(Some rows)
- - - - - - -
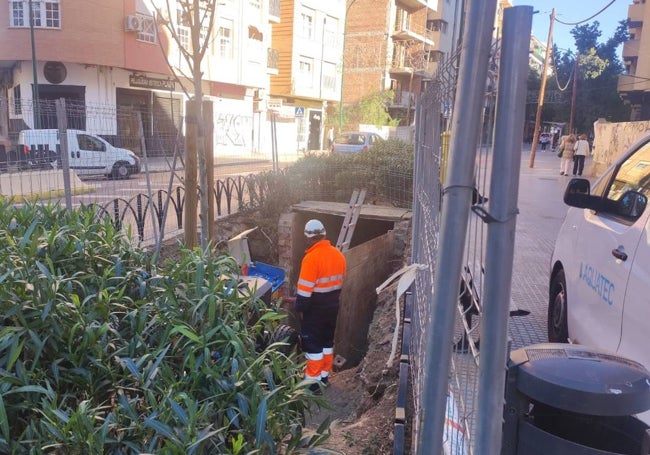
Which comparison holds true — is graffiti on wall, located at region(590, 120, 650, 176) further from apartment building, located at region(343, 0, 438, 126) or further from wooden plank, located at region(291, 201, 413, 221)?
apartment building, located at region(343, 0, 438, 126)

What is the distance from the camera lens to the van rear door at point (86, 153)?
8320 millimetres

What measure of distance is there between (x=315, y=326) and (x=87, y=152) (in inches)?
190

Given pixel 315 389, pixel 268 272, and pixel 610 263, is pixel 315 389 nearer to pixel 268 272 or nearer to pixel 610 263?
pixel 610 263

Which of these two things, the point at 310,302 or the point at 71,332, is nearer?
the point at 71,332

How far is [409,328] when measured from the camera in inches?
151

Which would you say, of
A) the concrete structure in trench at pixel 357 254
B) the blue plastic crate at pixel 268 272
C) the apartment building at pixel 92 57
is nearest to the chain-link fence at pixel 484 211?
the concrete structure in trench at pixel 357 254

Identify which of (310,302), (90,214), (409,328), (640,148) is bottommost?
(310,302)

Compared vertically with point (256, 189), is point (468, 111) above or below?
above

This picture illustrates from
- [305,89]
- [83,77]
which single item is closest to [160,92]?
[83,77]

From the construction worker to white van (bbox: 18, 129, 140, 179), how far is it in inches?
133

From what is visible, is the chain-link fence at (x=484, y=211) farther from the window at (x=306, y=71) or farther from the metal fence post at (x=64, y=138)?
the window at (x=306, y=71)

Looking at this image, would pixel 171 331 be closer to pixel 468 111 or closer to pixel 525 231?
pixel 468 111

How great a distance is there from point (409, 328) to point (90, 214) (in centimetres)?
243

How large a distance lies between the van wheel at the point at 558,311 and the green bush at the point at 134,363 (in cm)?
262
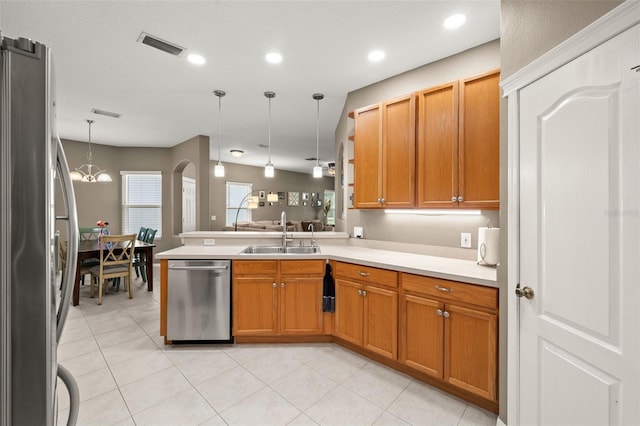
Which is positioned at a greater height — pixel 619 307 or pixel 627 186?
pixel 627 186

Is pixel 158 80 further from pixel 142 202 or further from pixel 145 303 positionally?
A: pixel 142 202

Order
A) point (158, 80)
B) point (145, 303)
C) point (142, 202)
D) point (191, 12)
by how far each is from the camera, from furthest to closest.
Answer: point (142, 202), point (145, 303), point (158, 80), point (191, 12)

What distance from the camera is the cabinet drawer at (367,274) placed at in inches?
89.3

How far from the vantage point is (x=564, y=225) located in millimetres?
1278

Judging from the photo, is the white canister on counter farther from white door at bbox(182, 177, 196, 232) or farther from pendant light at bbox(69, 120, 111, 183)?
white door at bbox(182, 177, 196, 232)

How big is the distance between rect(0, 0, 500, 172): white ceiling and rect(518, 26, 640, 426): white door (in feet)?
4.00

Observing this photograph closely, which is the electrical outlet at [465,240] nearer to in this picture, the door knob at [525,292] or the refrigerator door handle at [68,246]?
the door knob at [525,292]

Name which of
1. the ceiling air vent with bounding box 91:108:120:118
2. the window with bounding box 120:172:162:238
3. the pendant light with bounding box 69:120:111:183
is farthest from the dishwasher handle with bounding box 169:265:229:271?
the window with bounding box 120:172:162:238

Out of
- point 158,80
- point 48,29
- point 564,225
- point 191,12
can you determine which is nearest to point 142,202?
point 158,80

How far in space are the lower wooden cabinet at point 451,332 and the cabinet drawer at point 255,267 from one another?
1.20 m

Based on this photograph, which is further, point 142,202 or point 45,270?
point 142,202

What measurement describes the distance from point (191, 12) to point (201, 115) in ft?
8.45

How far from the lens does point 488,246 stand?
7.14ft

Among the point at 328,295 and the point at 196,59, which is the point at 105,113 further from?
the point at 328,295
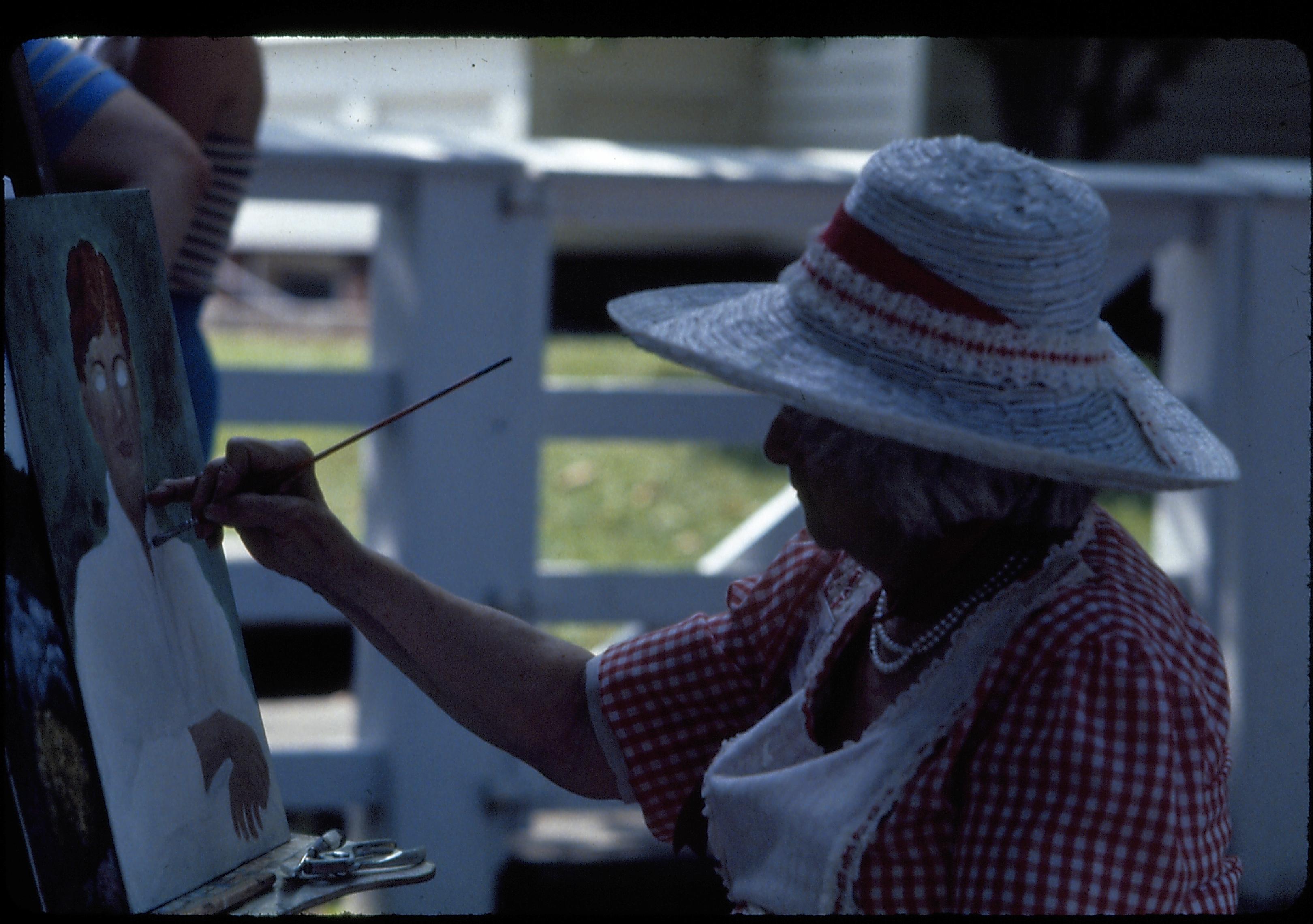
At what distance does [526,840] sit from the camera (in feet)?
11.5

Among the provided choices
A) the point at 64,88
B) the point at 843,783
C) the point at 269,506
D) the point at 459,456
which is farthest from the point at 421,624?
the point at 459,456

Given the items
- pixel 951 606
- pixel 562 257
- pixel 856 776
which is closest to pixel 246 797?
pixel 856 776

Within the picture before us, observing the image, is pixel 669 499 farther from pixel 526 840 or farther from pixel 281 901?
pixel 281 901

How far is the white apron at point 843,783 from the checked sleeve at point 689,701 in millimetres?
181

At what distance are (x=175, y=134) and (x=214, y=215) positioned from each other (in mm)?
305

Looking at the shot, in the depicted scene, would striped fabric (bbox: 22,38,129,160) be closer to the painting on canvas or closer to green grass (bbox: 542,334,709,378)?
the painting on canvas

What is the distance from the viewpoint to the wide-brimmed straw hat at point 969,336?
126cm

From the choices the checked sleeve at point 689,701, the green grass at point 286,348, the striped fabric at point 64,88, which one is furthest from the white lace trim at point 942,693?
the green grass at point 286,348

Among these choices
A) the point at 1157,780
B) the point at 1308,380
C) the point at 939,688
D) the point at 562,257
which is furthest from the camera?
the point at 562,257

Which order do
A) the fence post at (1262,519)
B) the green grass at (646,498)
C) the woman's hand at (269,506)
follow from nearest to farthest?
the woman's hand at (269,506) < the fence post at (1262,519) < the green grass at (646,498)

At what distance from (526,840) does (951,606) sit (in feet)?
7.56

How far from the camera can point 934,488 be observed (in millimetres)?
1326

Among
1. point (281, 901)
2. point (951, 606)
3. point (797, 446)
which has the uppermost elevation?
point (797, 446)

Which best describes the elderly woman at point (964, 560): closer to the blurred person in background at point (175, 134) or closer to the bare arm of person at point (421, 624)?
the bare arm of person at point (421, 624)
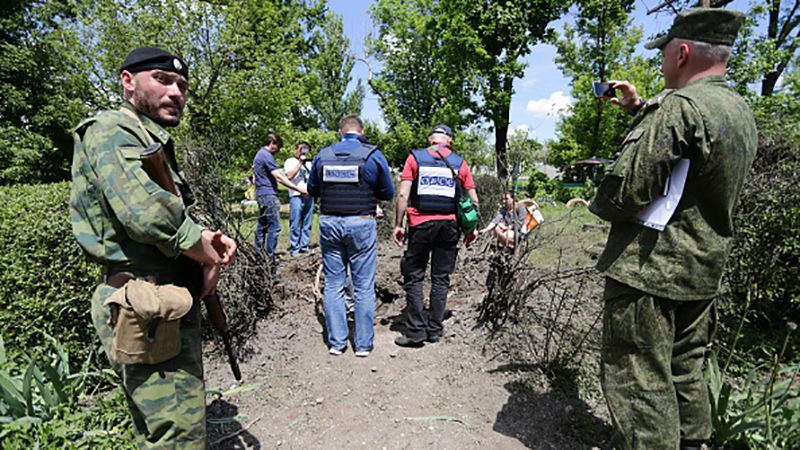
- - - - - - -
## EXERCISE
Copy out the rows starting at the line that contains "How far from the camera" and running through the end of the rows, inclusive. Leave the pictures out.

## OUTPUT OF THE EXERCISE
How far from the camera can point 934,488 be observed (in millimetres)?
1326

Among
1. point (281, 901)
2. point (951, 606)
3. point (797, 446)
which has the uppermost elevation?
point (797, 446)

Which best describes the elderly woman at point (964, 560): closer to the blurred person in background at point (175, 134) or closer to the bare arm of person at point (421, 624)?
the bare arm of person at point (421, 624)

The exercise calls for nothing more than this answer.